Assigned task: Look for "Golf" in each line of the entries, and return the matching lines.

======== Information given

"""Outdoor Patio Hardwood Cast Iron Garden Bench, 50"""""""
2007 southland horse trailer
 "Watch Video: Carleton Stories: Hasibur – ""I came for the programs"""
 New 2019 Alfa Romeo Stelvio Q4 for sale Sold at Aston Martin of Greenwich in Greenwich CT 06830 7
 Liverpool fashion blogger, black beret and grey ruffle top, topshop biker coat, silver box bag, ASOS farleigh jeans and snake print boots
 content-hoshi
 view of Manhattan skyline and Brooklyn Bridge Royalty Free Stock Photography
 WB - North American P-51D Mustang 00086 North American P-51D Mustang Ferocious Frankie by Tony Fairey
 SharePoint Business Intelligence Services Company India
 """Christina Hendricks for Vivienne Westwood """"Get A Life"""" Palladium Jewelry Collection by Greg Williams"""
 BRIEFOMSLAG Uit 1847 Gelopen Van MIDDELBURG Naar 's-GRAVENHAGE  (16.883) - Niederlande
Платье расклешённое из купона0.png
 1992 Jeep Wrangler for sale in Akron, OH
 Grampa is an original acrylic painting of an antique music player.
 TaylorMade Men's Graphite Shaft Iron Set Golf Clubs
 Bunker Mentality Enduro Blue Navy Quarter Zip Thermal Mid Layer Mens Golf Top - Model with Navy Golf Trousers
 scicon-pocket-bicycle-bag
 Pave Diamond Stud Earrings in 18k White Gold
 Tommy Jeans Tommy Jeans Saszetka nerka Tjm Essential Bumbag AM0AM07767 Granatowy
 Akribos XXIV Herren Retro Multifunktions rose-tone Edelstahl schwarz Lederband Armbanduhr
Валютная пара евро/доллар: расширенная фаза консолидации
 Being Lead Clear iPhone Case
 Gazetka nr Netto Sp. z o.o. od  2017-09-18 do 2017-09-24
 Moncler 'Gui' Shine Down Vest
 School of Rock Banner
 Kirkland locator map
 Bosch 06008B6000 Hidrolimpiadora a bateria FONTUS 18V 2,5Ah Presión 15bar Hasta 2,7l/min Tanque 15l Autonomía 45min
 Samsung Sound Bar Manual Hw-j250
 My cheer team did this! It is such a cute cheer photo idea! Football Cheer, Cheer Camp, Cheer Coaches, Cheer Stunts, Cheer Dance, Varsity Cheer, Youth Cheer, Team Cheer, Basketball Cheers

================

Response below:
 TaylorMade Men's Graphite Shaft Iron Set Golf Clubs
 Bunker Mentality Enduro Blue Navy Quarter Zip Thermal Mid Layer Mens Golf Top - Model with Navy Golf Trousers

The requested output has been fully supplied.